### What to work on
Rewrite the lines below, replacing "camera" with "photographer" and changing nothing else. Leave the pictures out of your answer.
start Provided information
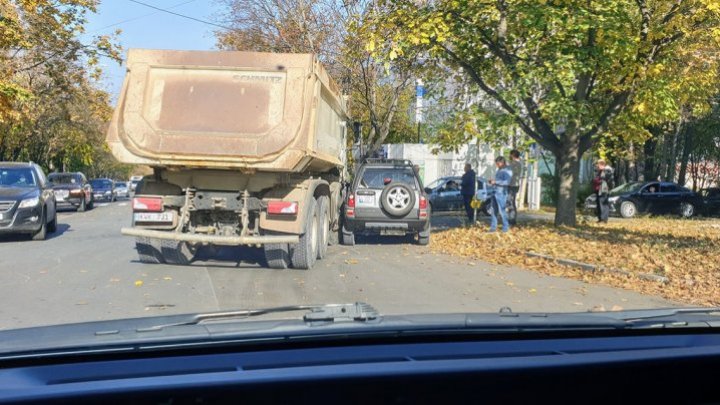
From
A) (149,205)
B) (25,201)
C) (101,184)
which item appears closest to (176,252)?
(149,205)

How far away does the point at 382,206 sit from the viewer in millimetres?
15195

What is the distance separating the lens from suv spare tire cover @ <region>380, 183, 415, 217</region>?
49.7ft

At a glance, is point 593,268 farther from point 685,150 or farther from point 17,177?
point 685,150

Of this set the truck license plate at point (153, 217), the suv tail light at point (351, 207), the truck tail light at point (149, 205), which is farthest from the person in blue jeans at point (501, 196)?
the truck tail light at point (149, 205)

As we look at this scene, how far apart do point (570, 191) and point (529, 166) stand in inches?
589

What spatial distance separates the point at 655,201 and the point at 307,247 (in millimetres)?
21850

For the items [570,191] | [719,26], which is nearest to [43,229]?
[570,191]

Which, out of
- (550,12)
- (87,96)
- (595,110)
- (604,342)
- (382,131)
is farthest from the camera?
(87,96)

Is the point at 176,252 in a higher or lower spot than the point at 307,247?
lower

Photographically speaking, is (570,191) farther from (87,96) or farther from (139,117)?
(87,96)

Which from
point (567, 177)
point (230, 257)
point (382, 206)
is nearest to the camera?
point (230, 257)

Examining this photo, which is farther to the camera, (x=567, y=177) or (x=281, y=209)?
(x=567, y=177)

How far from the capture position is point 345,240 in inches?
630

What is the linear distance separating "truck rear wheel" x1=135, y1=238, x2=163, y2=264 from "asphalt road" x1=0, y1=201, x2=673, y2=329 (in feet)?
0.59
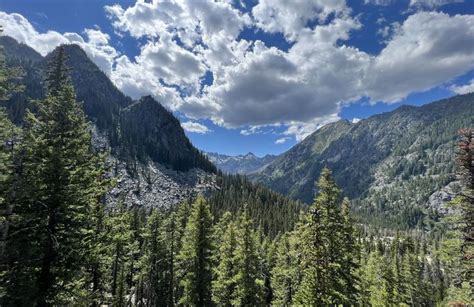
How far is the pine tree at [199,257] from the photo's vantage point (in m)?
35.3

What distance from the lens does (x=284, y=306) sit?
46.2 metres

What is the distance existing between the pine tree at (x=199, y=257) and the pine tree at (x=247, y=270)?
12.1ft

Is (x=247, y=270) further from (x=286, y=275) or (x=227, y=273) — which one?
(x=286, y=275)

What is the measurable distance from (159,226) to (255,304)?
19.2 m

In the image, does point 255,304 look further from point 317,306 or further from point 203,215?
point 317,306

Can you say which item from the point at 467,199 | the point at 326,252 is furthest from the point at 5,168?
the point at 467,199

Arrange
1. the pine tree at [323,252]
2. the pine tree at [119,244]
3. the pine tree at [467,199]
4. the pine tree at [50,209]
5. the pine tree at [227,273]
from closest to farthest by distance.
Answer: the pine tree at [50,209], the pine tree at [467,199], the pine tree at [323,252], the pine tree at [119,244], the pine tree at [227,273]

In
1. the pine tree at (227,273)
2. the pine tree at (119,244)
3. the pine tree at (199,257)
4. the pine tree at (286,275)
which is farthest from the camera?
the pine tree at (286,275)

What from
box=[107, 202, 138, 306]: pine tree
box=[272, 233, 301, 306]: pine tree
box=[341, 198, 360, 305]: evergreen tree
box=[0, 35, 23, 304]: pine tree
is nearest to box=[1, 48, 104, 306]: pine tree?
box=[0, 35, 23, 304]: pine tree

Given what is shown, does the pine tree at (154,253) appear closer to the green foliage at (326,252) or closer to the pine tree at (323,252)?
the green foliage at (326,252)

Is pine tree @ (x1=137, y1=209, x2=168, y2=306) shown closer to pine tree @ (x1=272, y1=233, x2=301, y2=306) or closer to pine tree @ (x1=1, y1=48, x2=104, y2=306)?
pine tree @ (x1=272, y1=233, x2=301, y2=306)

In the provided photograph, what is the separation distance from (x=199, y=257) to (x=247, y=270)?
19.8 feet

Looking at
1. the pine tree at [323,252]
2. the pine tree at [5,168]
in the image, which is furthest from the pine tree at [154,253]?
the pine tree at [5,168]

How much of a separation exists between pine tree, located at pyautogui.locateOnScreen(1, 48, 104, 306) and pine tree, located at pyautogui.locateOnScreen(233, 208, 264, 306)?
1896 cm
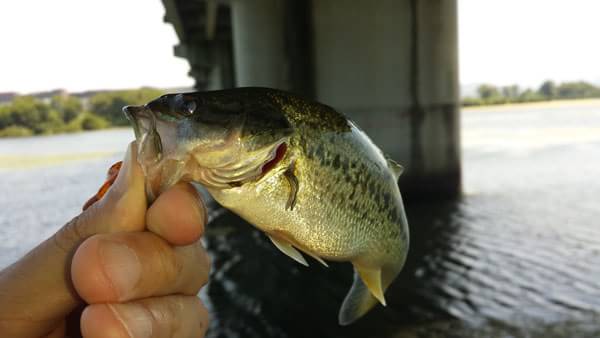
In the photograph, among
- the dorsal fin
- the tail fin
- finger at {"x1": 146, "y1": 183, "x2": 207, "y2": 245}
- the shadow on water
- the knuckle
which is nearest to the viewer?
finger at {"x1": 146, "y1": 183, "x2": 207, "y2": 245}

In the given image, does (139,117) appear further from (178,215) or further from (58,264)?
(58,264)

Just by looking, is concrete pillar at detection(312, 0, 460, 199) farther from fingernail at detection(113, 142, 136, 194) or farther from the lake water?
fingernail at detection(113, 142, 136, 194)

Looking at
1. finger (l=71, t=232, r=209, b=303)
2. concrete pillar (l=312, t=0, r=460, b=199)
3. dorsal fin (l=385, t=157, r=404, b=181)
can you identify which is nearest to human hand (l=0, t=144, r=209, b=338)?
finger (l=71, t=232, r=209, b=303)

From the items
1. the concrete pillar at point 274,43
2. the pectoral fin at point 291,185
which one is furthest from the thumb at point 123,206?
the concrete pillar at point 274,43

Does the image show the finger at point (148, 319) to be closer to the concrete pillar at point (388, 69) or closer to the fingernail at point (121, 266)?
the fingernail at point (121, 266)

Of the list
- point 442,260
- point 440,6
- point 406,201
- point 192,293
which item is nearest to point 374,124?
point 406,201

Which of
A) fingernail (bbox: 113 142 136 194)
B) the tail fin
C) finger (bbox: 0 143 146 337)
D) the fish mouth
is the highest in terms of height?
the fish mouth

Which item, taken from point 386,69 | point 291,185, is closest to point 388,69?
point 386,69
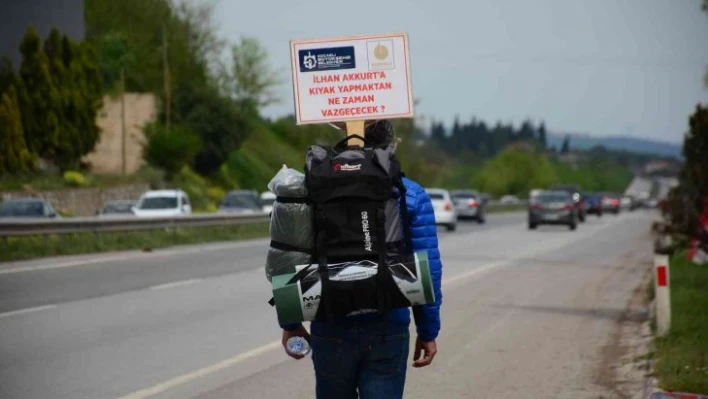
end Provided information
### The output
From
A) (149,205)
B) (25,201)
C) (101,184)
which item appears closest to (176,252)?
(149,205)

How far away does the point at 382,206 sit from the viewer in millimetres?
15195

What is the distance separating the lens from suv spare tire cover @ <region>380, 183, 415, 217</region>?
49.7ft

At a glance, is point 593,268 farther from point 685,150 or farther from point 17,177?
point 685,150

Of this set the truck license plate at point (153, 217), the suv tail light at point (351, 207), the truck tail light at point (149, 205), which is farthest from the person in blue jeans at point (501, 196)?
the truck tail light at point (149, 205)

As we look at this scene, how far apart do point (570, 191) and point (529, 166) stand in inches?
589

What spatial distance separates the point at 655,201 and the point at 307,247 (in millimetres)?
21850

For the items [570,191] | [719,26], which is nearest to [43,229]?
[570,191]

Which, out of
- (550,12)
- (87,96)
- (595,110)
- (604,342)
- (382,131)
is farthest from the photographer?
(87,96)

Is the point at 176,252 in a higher or lower spot than the point at 307,247?
lower

Photographically speaking, is (570,191) farther from (87,96) or farther from (139,117)?
(87,96)

Which from
point (567, 177)
point (230, 257)
point (382, 206)
is nearest to the photographer?
point (230, 257)

Examining this photo, which is farther to the photographer, (x=567, y=177) or (x=281, y=209)?
(x=567, y=177)

How far from the capture position is point 345,240 in inches?
630

What is the linear distance separating "truck rear wheel" x1=135, y1=238, x2=163, y2=264 from "asphalt road" x1=0, y1=201, x2=673, y2=329 (in feet)?
0.59
How far is the pine tree at [199,257] from the photo's vantage point (in m)?
35.3

What distance from the lens does (x=284, y=306) sit?
46.2 metres

What is the distance existing between the pine tree at (x=199, y=257) and the pine tree at (x=247, y=270)?
12.1ft

Is (x=247, y=270) further from (x=286, y=275) or (x=227, y=273) — which one?
(x=286, y=275)

What is the measurable distance from (159,226) to (255,304)?
19.2 m

In the image, does point 255,304 look further from point 317,306 or further from point 203,215?
point 317,306

Can you say which item from the point at 467,199 | the point at 326,252 is furthest from the point at 5,168?
the point at 467,199

Arrange
1. the pine tree at [323,252]
2. the pine tree at [119,244]
3. the pine tree at [467,199]
4. the pine tree at [50,209]
5. the pine tree at [227,273]
from closest to farthest by distance.
Answer: the pine tree at [50,209], the pine tree at [467,199], the pine tree at [323,252], the pine tree at [119,244], the pine tree at [227,273]

In
1. the pine tree at (227,273)
2. the pine tree at (119,244)
3. the pine tree at (199,257)
4. the pine tree at (286,275)
which is farthest from the photographer?
the pine tree at (286,275)

What from
box=[107, 202, 138, 306]: pine tree
box=[272, 233, 301, 306]: pine tree
box=[341, 198, 360, 305]: evergreen tree
box=[0, 35, 23, 304]: pine tree
is nearest to box=[1, 48, 104, 306]: pine tree?
box=[0, 35, 23, 304]: pine tree

Given what is shown, does the pine tree at (154,253) appear closer to the green foliage at (326,252) or closer to the pine tree at (323,252)?
the green foliage at (326,252)

Is pine tree @ (x1=137, y1=209, x2=168, y2=306) shown closer to pine tree @ (x1=272, y1=233, x2=301, y2=306) or closer to pine tree @ (x1=1, y1=48, x2=104, y2=306)?
pine tree @ (x1=272, y1=233, x2=301, y2=306)

In the provided photograph, what is the separation distance from (x=199, y=257) to (x=247, y=270)?
19.8 feet

Looking at
1. the pine tree at [323,252]
2. the pine tree at [5,168]
in the image, which is furthest from the pine tree at [154,253]?
the pine tree at [5,168]

How much of a separation exists between pine tree, located at pyautogui.locateOnScreen(1, 48, 104, 306) and pine tree, located at pyautogui.locateOnScreen(233, 208, 264, 306)?
1896 cm
In the photograph, among
- the dorsal fin
- the tail fin
- finger at {"x1": 146, "y1": 183, "x2": 207, "y2": 245}
- the shadow on water
- the knuckle
which is nearest to the viewer?
finger at {"x1": 146, "y1": 183, "x2": 207, "y2": 245}

In the given image, does (139,117) appear further from (178,215) or further from (58,264)?
(58,264)

Just by looking, is concrete pillar at detection(312, 0, 460, 199) farther from fingernail at detection(113, 142, 136, 194) or farther from the lake water?
fingernail at detection(113, 142, 136, 194)

Looking at
1. finger (l=71, t=232, r=209, b=303)
2. concrete pillar (l=312, t=0, r=460, b=199)
3. dorsal fin (l=385, t=157, r=404, b=181)
can you identify which is nearest to human hand (l=0, t=144, r=209, b=338)?
finger (l=71, t=232, r=209, b=303)

From the items
1. the concrete pillar at point 274,43
2. the pectoral fin at point 291,185
which one is furthest from the thumb at point 123,206?
the concrete pillar at point 274,43

Does the image show the finger at point (148, 319) to be closer to the concrete pillar at point (388, 69) or closer to the fingernail at point (121, 266)?
the fingernail at point (121, 266)

Of the list
- point 442,260
- point 440,6
- point 406,201
- point 192,293
which item is nearest to point 374,124?
point 406,201

Which of
A) fingernail (bbox: 113 142 136 194)
B) the tail fin
C) finger (bbox: 0 143 146 337)
D) the fish mouth
is the highest in terms of height?
the fish mouth

Which item, taken from point 386,69 | point 291,185, is closest to point 388,69?
point 386,69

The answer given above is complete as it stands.